Wall Street took a breather today and shares retreated as investors turned away from last week’s strong reading on U.S. employment and focused once more on the woes of Greece.

The S&P Retail Index slid back from its historic high Friday, falling 0.5 percent, or 3.05 points, to 560.29. The index, which goes back to 2002, peaked at 563.80 Friday.

The Dow Jones Industrial Average slipped 17.10 points to 12,845.13. Among the decliners were The Jones Group Inc., down 2.8 percent to $9.55; The Talbots, Inc., 1.5 percent to $3.25, and Chico’s FAS Inc., 1.5 percent to $11.51.

Abercrombie & Fitch Co. swam against the tide, gaining 9.5 percent to $44.35. The company took a beating last week when it said lower-than-expected sales and higher markdowns would cut into its gross margins.

In Europe, Paris’ CAC 40 fell 0.7 percent to 3,405.27, followed by the FTSE MIB in Milan, which sank 0.3 percent to 6,764.83. The FTSE 100 in London dipped 0.2 percent to 5,892.20 while the DAX in Frankfurt fared the best, edging down just 0.03 percent to 6,764.83.

The region’s markets closed amid a backdrop of gloomy Euro zone news, including the delay of Greece’s bailout talks, which are crucial to secure the ailing country’s funding; a report that the Euro zone crisis could damage Chinese growth this year, and that bank lending in the U.K. is set to shrink in 2012.

Later in the day, Greece said it would cut 15,000 state jobs as it tries to push through reforms that will make it eligible for another round of bailout funds.

Fashion and retail stocks in the region were mostly down with the day’s biggest losers including French Connection, which plummeted 12.1 percent to 0.51 following a profit warning Friday. Metro fell 2.4 percent to 30.02 euros, while Burberry edged down 1 percent to 14.46 pounds.
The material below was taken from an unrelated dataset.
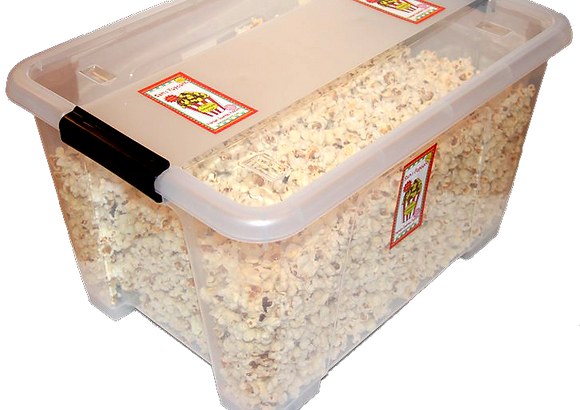 Special School Tub of Pink Himalayan Salted Popcorn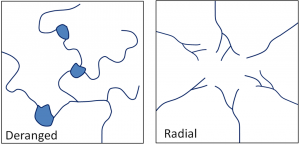 Figure 13.8 Left: a typical deranged pattern; right: a typical radial drainage pattern developed around a mountain or hill. [SE]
Inditex also took a hit, tumbling 1.1 percent to 67.45, while Italian eyewear maker Marcolin slid 1.5 percent to 3.84 euros.

Among the few stocks on the upswing were Ferragamo, which climbed 1.7 percent to 13.48 euros; Marks & Spencer Group, which rose 1.4 percent to 3.45 pounds; and Aeffe, which bounced 2.8 percent to 0.70 euros.

The euro traded at $1.31 while the pound traded at $1.58.